Supplied data.
◇ ◇ ◇ ◇ ◇ ◇ ◇

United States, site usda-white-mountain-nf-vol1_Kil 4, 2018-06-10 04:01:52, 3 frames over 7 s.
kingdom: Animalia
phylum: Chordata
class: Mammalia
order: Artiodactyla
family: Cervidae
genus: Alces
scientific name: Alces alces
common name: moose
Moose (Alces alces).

◇ ◇ ◇ ◇ ◇ ◇ ◇

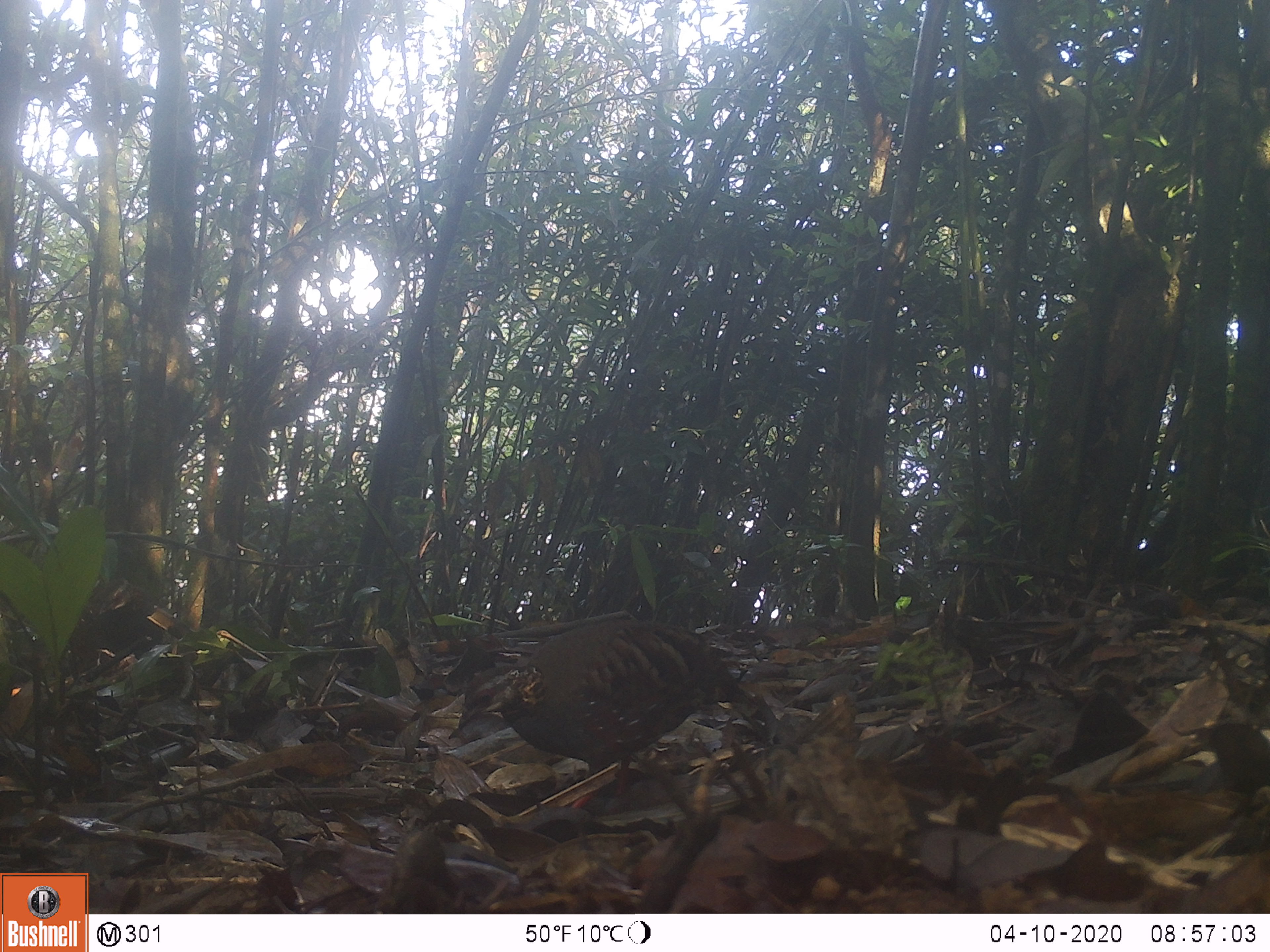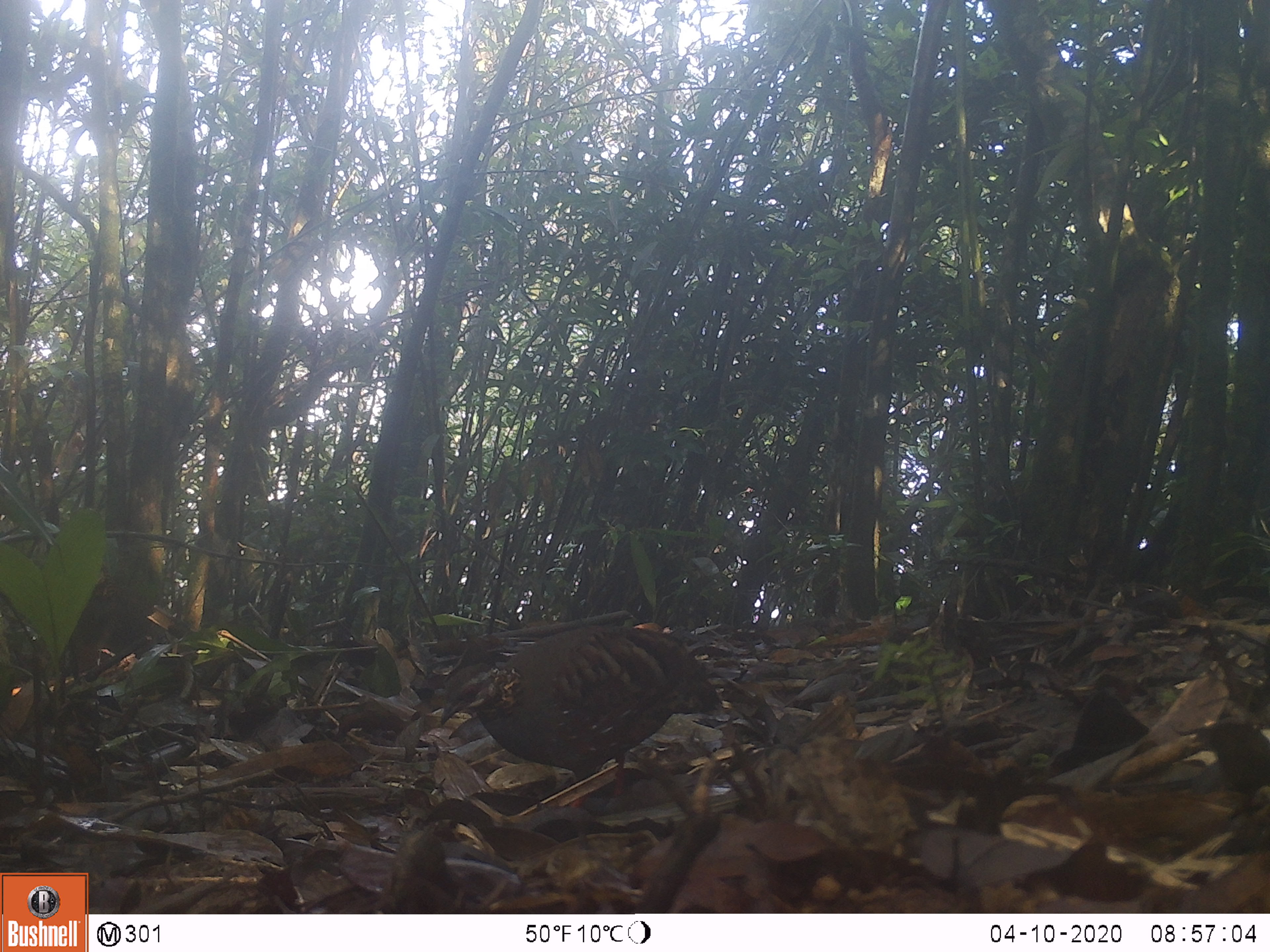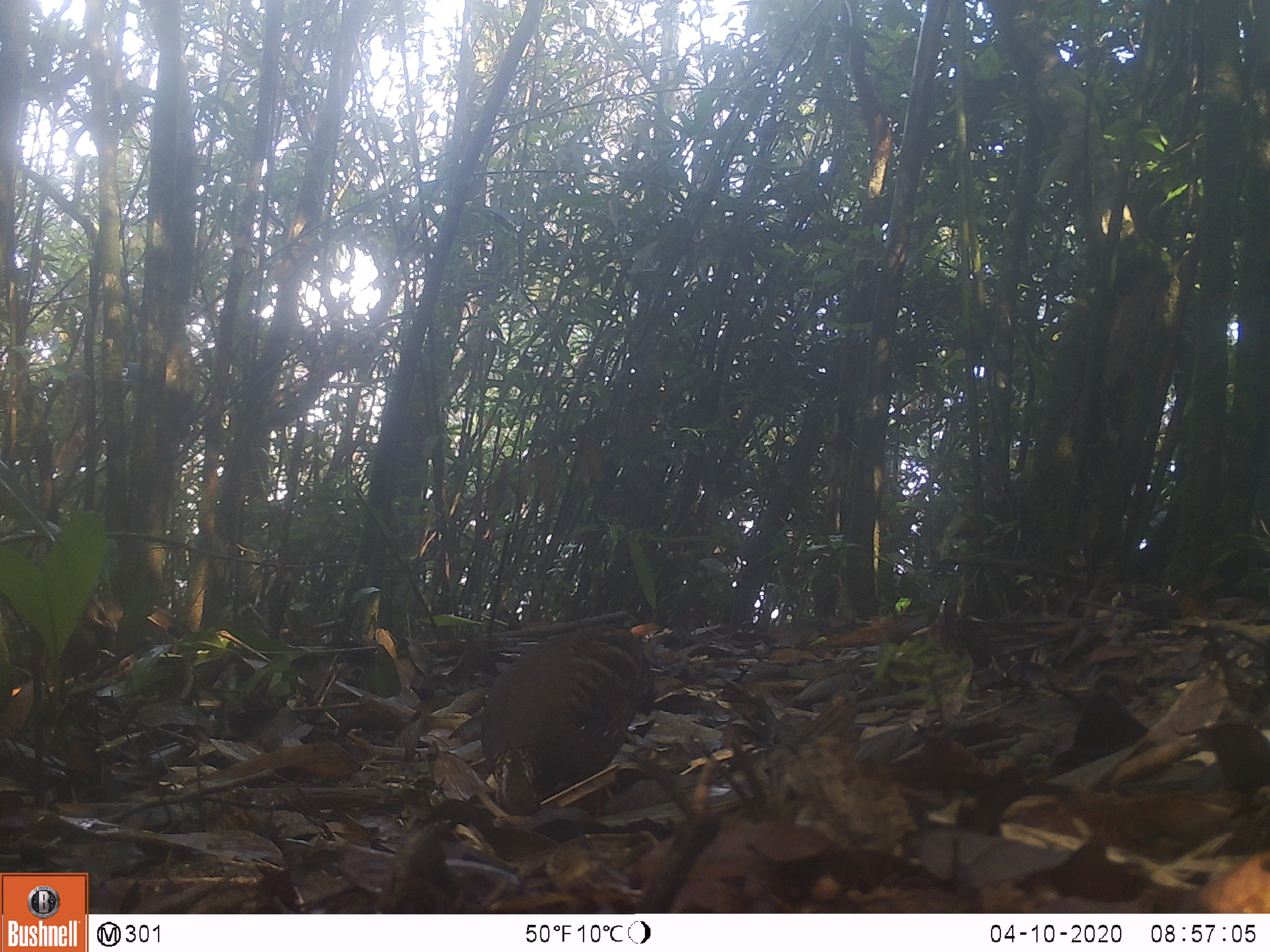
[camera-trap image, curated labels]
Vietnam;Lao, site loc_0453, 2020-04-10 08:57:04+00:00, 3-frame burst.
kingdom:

◇ ◇ ◇ ◇ ◇ ◇ ◇

Work order.
Looking through the data above, count the lines that include the string "site" and give only the count.

Completed exercise.
2